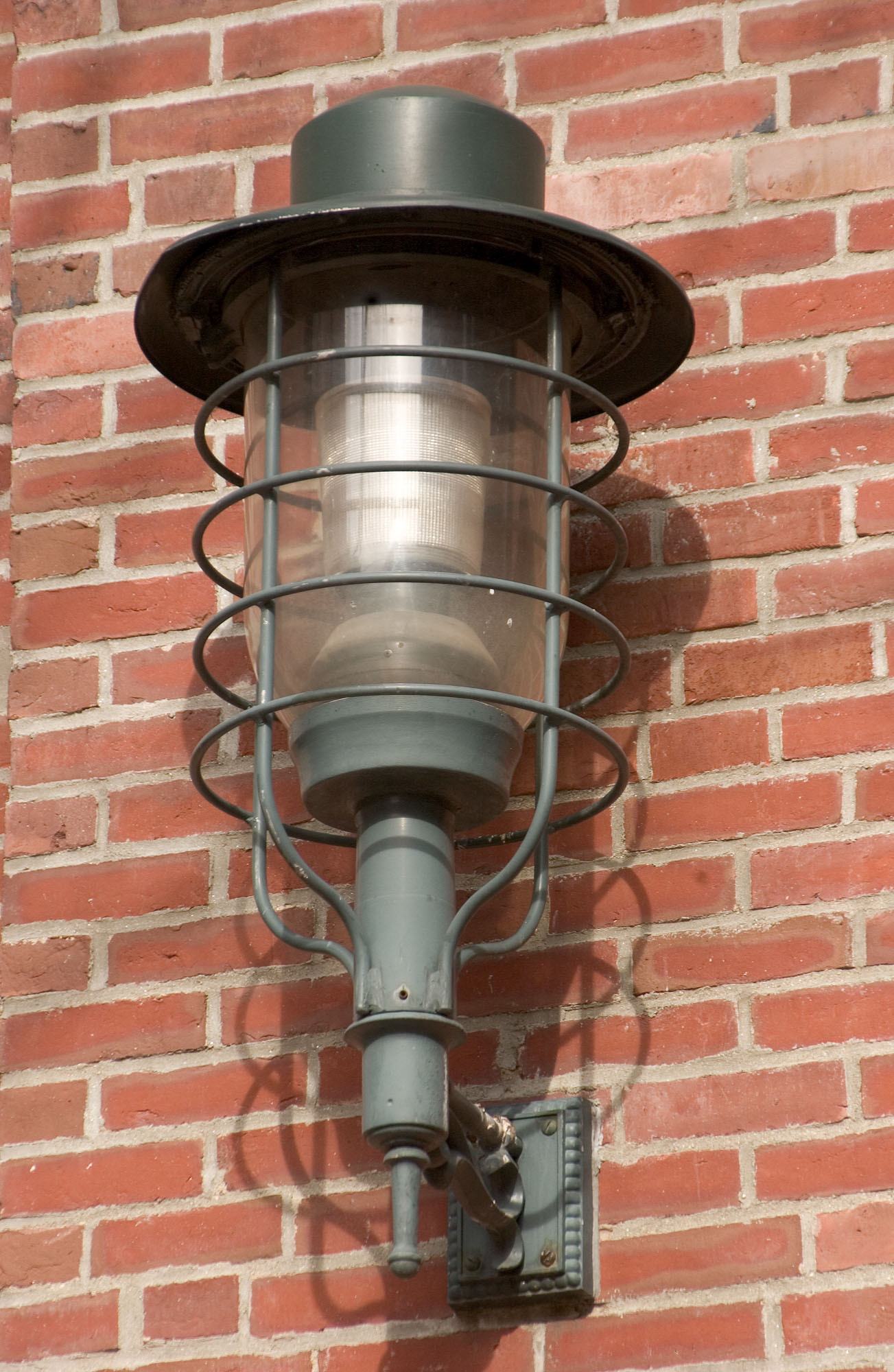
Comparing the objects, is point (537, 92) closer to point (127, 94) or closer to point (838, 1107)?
point (127, 94)

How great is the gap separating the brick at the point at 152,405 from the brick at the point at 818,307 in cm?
67

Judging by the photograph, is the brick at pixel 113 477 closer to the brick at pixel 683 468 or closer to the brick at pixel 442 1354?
the brick at pixel 683 468

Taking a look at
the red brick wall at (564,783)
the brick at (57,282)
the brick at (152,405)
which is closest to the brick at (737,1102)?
the red brick wall at (564,783)

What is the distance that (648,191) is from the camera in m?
2.33

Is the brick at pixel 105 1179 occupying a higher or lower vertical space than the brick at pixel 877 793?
lower

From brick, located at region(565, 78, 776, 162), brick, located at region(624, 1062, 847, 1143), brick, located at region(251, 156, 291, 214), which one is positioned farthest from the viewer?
brick, located at region(251, 156, 291, 214)

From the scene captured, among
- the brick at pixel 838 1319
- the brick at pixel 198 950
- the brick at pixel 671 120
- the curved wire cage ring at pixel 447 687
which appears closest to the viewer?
the curved wire cage ring at pixel 447 687

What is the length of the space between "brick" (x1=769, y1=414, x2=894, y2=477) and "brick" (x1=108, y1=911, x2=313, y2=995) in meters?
0.73

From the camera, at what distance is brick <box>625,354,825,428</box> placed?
220 cm

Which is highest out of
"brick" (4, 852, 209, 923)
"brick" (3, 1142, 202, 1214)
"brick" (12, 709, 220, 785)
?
"brick" (12, 709, 220, 785)

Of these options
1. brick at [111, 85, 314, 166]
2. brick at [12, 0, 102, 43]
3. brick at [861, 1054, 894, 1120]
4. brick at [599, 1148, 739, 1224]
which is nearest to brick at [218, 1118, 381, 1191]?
brick at [599, 1148, 739, 1224]

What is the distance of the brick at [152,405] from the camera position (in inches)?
93.5

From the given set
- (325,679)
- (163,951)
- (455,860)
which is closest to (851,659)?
(455,860)

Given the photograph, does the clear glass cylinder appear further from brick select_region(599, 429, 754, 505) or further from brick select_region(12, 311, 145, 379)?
brick select_region(12, 311, 145, 379)
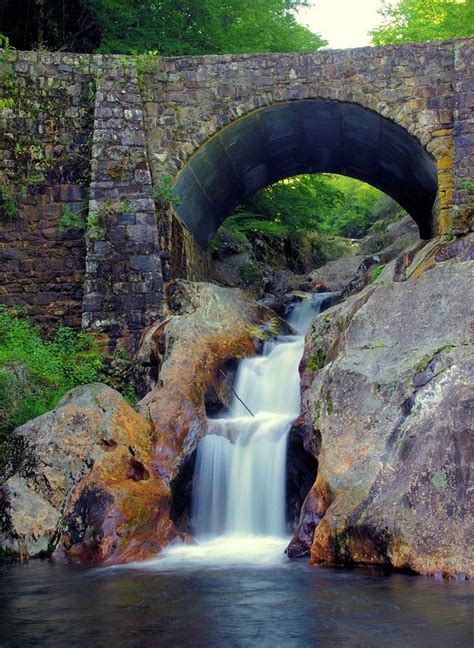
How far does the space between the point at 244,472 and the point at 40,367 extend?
13.3ft

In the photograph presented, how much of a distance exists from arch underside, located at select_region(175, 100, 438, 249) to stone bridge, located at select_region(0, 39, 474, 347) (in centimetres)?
7

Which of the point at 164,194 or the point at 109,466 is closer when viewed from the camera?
the point at 109,466

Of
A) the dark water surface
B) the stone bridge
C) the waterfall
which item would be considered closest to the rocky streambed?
the waterfall

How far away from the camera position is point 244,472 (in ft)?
30.8

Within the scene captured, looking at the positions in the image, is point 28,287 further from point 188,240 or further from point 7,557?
point 7,557

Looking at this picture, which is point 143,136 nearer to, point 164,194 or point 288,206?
point 164,194

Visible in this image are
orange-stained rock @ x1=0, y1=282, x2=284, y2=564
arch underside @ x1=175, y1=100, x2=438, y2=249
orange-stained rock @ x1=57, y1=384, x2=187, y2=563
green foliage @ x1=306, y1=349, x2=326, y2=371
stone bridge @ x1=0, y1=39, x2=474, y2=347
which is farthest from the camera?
arch underside @ x1=175, y1=100, x2=438, y2=249

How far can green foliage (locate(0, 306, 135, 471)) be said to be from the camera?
34.3 feet

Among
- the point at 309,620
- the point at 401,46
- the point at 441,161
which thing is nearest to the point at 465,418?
the point at 309,620

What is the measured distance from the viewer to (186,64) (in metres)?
13.5

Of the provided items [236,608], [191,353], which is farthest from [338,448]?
[191,353]

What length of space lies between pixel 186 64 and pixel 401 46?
12.7 feet

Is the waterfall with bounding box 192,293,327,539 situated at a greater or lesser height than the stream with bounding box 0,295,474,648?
greater

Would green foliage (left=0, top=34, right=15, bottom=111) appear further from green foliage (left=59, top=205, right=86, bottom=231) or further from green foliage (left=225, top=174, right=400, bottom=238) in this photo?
green foliage (left=225, top=174, right=400, bottom=238)
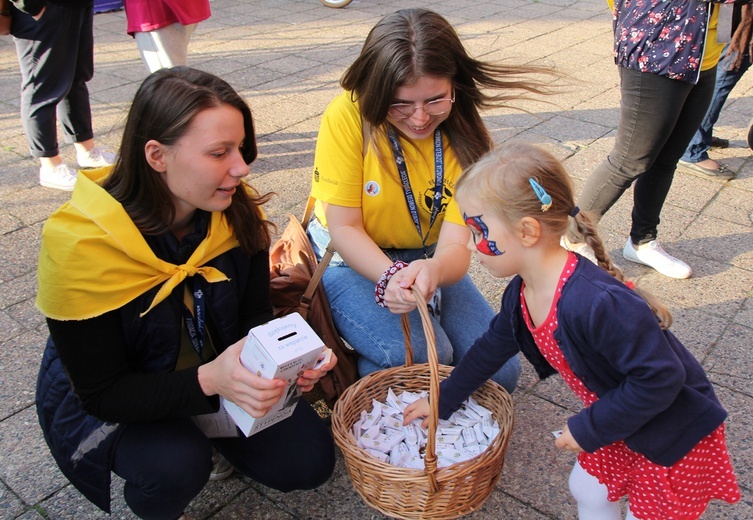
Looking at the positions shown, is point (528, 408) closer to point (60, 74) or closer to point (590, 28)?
point (60, 74)

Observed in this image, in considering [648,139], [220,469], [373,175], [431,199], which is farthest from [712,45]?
[220,469]

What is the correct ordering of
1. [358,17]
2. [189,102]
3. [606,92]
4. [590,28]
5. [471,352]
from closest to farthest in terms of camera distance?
1. [189,102]
2. [471,352]
3. [606,92]
4. [590,28]
5. [358,17]

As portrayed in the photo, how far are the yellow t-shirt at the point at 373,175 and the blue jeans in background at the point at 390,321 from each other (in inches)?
7.5

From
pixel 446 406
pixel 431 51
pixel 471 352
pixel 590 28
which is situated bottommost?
pixel 590 28

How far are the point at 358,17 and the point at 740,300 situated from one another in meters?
5.77

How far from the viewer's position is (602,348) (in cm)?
148

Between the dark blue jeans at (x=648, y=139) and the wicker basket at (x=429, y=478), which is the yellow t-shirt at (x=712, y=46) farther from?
the wicker basket at (x=429, y=478)

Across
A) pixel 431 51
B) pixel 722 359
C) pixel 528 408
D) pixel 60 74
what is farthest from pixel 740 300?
pixel 60 74

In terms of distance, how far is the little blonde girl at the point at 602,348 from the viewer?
1451 millimetres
****
REQUEST » Copy out the material word for word, starting at the line that contains "Is the waterfall" and ending at the last line of the material. Leave the pictures out of your copy.

SOLVED PROBLEM »
Is the waterfall with bounding box 192,293,327,539 situated at a greater or lesser height than the stream with bounding box 0,295,474,648?
greater

Would green foliage (left=0, top=34, right=15, bottom=111) appear further from green foliage (left=59, top=205, right=86, bottom=231) or further from green foliage (left=225, top=174, right=400, bottom=238) in this photo?
green foliage (left=225, top=174, right=400, bottom=238)
Looking at the positions shown, is point (528, 408) closer to point (60, 74) or closer to point (590, 28)?
point (60, 74)

Observed in this image, in considering [648,139], [220,469], [373,175], [431,199], which is farthest from [712,45]?
[220,469]

What is the correct ordering of
1. [358,17]
2. [189,102]
3. [606,92]
4. [590,28]
5. [471,352]
from closest to farthest in terms of camera distance?
1. [189,102]
2. [471,352]
3. [606,92]
4. [590,28]
5. [358,17]

As portrayed in the photo, how far are the yellow t-shirt at the point at 373,175 and the blue jeans in background at the point at 390,321 from each other (in inches)?
7.5

From
pixel 446 406
pixel 431 51
pixel 471 352
pixel 590 28
which is situated bottommost?
pixel 590 28

How far are the point at 358,17 and the point at 740,300 situated from one another in meters?
5.77

How far from the viewer's position is (602,348) (in cm)?
148

Between the dark blue jeans at (x=648, y=139) and the wicker basket at (x=429, y=478), which is the yellow t-shirt at (x=712, y=46) farther from?
the wicker basket at (x=429, y=478)

Across
A) pixel 431 51
B) pixel 722 359
C) pixel 528 408
D) pixel 60 74
what is farthest from pixel 740 300?
pixel 60 74

In terms of distance, how far is the little blonde girl at the point at 602,348 from the viewer?
1451 millimetres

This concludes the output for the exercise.